3. Turbomachine according to claim 2,

characterized by at least one adjusting device (28, 28d), which has at least the actuator (30, 30d; 32), wherein the actuator (30, 30d; 32), at least during an adjustment, indirectly and / or directly on the adjusting element (24, 24d ) of the first stationary blade row (14) or on the adjusting element (26, 26d) of the at least second stationary blade row (18).

4. Turbomachine according to claim 3,

characterized in that the at least one Versteilvor ^¬ direction (28) has at least one linkage (40).

5. Turbomachine according to claim 3,

characterized in that the at least one Versteilvor ^¬ direction (28a) for adjusting at least one belt (42).

6. Turbomachine according to claim 3,

characterized in that the at least one Versteilvor ^¬ direction (28b, 28d) for adjusting at least one Zahnge ^¬ rod (44, 44d, 44d '), which with a korrespondie ^¬ ing toothing (46, 46d, 46d') on the adjustment (24b, 24d, 26b, 26d) is engageable.

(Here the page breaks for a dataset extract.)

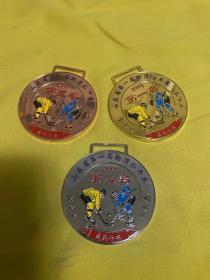 2019年第一届山东省轮滑公开赛金银铜牌,直径8.5,金牌80一个,银牌60一个,铜牌40一个。标价为一套价格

7. Turbomachine according to claim 3,

characterized in that the at least one Versteilvor ^¬ direction (28c) for adjusting at least one spindle (48) and / or a worm, which is engageable with a korrespondie ^¬ generating helical teeth (50) on the adjusting element (24c, 26c) into engagement ,

8. Turbomachine according to one of the preceding claims,

characterized in that the first stationary blade row ^¬ (14) is a Eintrittsleitschaufelreihe (36) of a ^¬ trittleitapparats (52).

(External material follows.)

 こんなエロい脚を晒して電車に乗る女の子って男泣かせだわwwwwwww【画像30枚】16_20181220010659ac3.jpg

9. flow machine according to Ansprü ^¬ che,

characterized in that the at least second stationary blade row (18, 64) is a guide vane row (54) of a Stu ^¬ fe (56, 58, 60, 60 ') of the turbomachine (10).

10. A method for operating a turbomachine (10), according to at least one of claims 1 to 9, with the first statio ^¬ nary blade row (14) and at least in the axial direction (12) behind the first stationary blade row (14) arranged second stationary Blade row (18 and with the universal actuator (30d) for the blade adjustment of the first stationary blade row (14) and the second stationary blade row (18)

characterized in that using the universal actuator, the blade adjustment of the first stationary

Blade row (14) and the blade adjustment of the at least second stationary blade row (18) are separated in time and adjusted with different Verstellgesetzen.

11. The method of claim 10, comprising at least the fol ^¬ ing steps:

- determining an actual value of at least one Betriebspa ^¬ rameters;

Operating parameters determining a target value of the operating parameter by means of comparing the actual value with at least one stored operating point in a map of Be ^¬ -;

 - Adjusting the first stationary blade row (14) and the at least second stationary blade row (18) separated in time and with different Verstellgesetzen due to the determined desired value of the operating parameter.

12. The method according to claim 10 or 11,

characterized in that the first stationary blade ^¬ row (14) and the at least second stationary blade row (18) during an operation of the turbomachine (10) time ^¬ lich separated and adjusted with different Verstellgesetzen.